This column was written by Andrew C. McCarthy.
We should all breathe a sigh of relief that sanity prevailed when Congress enacted emergency legislation over the weekend to address a national-security crisis: the hamstringing of our intelligence community's ability to eavesdrop on agents of foreign powers situated overseas and bent on killing Americans.
I would keep the cork on the champagne bottle, though — and not just because this eleventh-hour fix of the 1978 Foreign Intelligence Surveillance Act (FISA) will lapse in six months, nor because it is absurd that we should ever have been arguing over anything so silly in the first place.
We should be horrified by this crisis because of what caused it: FISA and judges.
We should be equally affronted by the hypocrisy of congressional Democrats and the left-wing commentariat. It's not national security or the "rule of law" they care about. It's politics — plain, simple, and brass-knuckled. The calculation: If George W. Bush can be hurt a polling point or two (yes, there's still room to go down) by posturing over law-breaking, it's okay to roll the dice with our lives.
For nearly two years since The New York Times blew the NSA's warrantless-surveillance program, the Left has transfigured itself into a whirling dervish of indignation over President Bush's imperious trampling of "the rule of law." Why? Because he failed to comply with the letter of FISA, which purports in certain instances to require the chief executive — the only elected official in the United States responsible for protecting our nation from foreign threats — to seek permission from a federal judge before monitoring international enemy communications into or out of the United States.
But the president, at least, had an excuse. Actually, not a mere excuse but a trump card. We call it the American Constitution. It empowers the chief executive to conduct warrantless surveillance of foreign threats. Even the FISA Court of Review, the highest, most specialized judicial tribunal ever to consider FISA, has acknowledged this. So did the Clinton administration when FISA was amended in 1994. In the United States, the "rule of law" first and foremost is the Constitution.
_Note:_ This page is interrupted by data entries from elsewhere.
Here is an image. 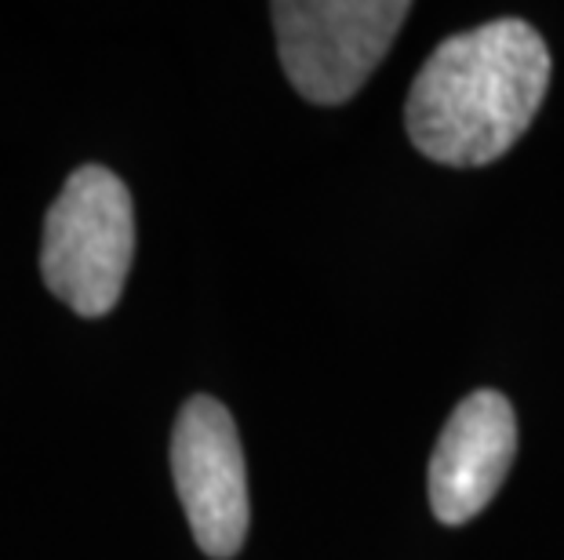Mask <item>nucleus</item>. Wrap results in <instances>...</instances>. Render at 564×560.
<instances>
[{
  "instance_id": "1",
  "label": "nucleus",
  "mask_w": 564,
  "mask_h": 560,
  "mask_svg": "<svg viewBox=\"0 0 564 560\" xmlns=\"http://www.w3.org/2000/svg\"><path fill=\"white\" fill-rule=\"evenodd\" d=\"M550 88V52L524 19H496L441 41L412 80L404 124L423 157L485 168L507 157Z\"/></svg>"
},
{
  "instance_id": "2",
  "label": "nucleus",
  "mask_w": 564,
  "mask_h": 560,
  "mask_svg": "<svg viewBox=\"0 0 564 560\" xmlns=\"http://www.w3.org/2000/svg\"><path fill=\"white\" fill-rule=\"evenodd\" d=\"M135 259V208L128 186L102 164H84L47 208L41 273L47 292L77 317H106L121 303Z\"/></svg>"
},
{
  "instance_id": "3",
  "label": "nucleus",
  "mask_w": 564,
  "mask_h": 560,
  "mask_svg": "<svg viewBox=\"0 0 564 560\" xmlns=\"http://www.w3.org/2000/svg\"><path fill=\"white\" fill-rule=\"evenodd\" d=\"M292 88L317 106H343L368 85L412 15L404 0H281L270 8Z\"/></svg>"
},
{
  "instance_id": "4",
  "label": "nucleus",
  "mask_w": 564,
  "mask_h": 560,
  "mask_svg": "<svg viewBox=\"0 0 564 560\" xmlns=\"http://www.w3.org/2000/svg\"><path fill=\"white\" fill-rule=\"evenodd\" d=\"M172 473L189 531L212 560H230L248 535V470L234 415L215 397H189L175 419Z\"/></svg>"
},
{
  "instance_id": "5",
  "label": "nucleus",
  "mask_w": 564,
  "mask_h": 560,
  "mask_svg": "<svg viewBox=\"0 0 564 560\" xmlns=\"http://www.w3.org/2000/svg\"><path fill=\"white\" fill-rule=\"evenodd\" d=\"M518 451L510 400L496 389L470 393L448 415L430 455V506L444 524H466L496 498Z\"/></svg>"
}]
</instances>
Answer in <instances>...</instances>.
The president's constitutional authority is inviolable — it cannot be reduced by mere legislation. When Congress passes a statute, like FISA, that purports to reduce the president's constitutional authority, it is Congress, not the president, that is trampling the rule of law. A president who ignores such a statute is not a law-breaker; he is a defender of the highest law. He is executing the responsibility vested in his office by the Framers who, as Alexander Hamilton observed in The Federalist No. 73, worried deeply about "the propensity of the legislative department to intrude upon the rights, and to absorb the powers, of the other departments."
But let's leave that aside for a moment. Whether you agree or disagree with what I just argued, it is incontestable that, under our Constitution, the president has a role — a plenary role, according to the Supreme Court — in the gathering of intelligence against foreign entities for national-security purposes.
The courts, to the contrary, have no such role. The Framers did not give them one, and the Supreme Court has acknowledged that they are institutionally incompetent to be brought into the intelligence-gathering equation, much less to manage it.
It is thus not the Constitution that has inserted judges into the intelligence-gathering business. If the Constitution were being honored, they'd be out of it. They are in the equation for one reason and one reason alone: Congress unwisely (and, I believe, unconstitutionally) interposed them when it enacted FISA.
Where's The Hue And Cry Over Judicial FISA Violations?
So, what caused our present national-security crisis? A judge on the FISA court outrageously ignored the FISA statute. And it's not the first time. And, whenever it happens, the purpose is to vest our enemies with more "rights," not to protect our nation from those trying to slaughter us.
Understand this point — it's crucial: The president has a right to ignore the FISA statute if it conflicts with the higher duties that are assigned to him by the Constitution. The president has an obligation to safeguard the American people against foreign attack — including strikes ordered by al Qaeda supervisors overseas, who give direction to terrorists embedded here, as they did in the run-up to 9/11. You can argue that he has overstepped his authority. You cannot credibly argue that he is without a colorable basis for doing so.
By contrast, the judiciary has no such authority. None. The FISA court has no constitutional responsibility to manage intelligence-collection. The Framers would be spinning in their graves over the mere suggestion of something so preposterous. If the court has a proper role — an enormous if — that role absolutely cannot be any broader than what Congress has prescribed in FISA. It could very well be less. If, as I contend, Congress overstepped its bounds in enacting FISA, the role of the courts could be either nonexistent or something less than FISA designed. It can, however, in no event be greater than what is laid out in FISA.
Why is this critical? Because we've now learned that a FISA-court judge caused the ongoing crisis by ruling that foreign-to-foreign communications — contacts between an agent of a foreign power and another person when both are situated outside the United States — are within the ambit of FISA. There is no way a federal judge following the letter of the FISA statute could possibly have come to that conclusion.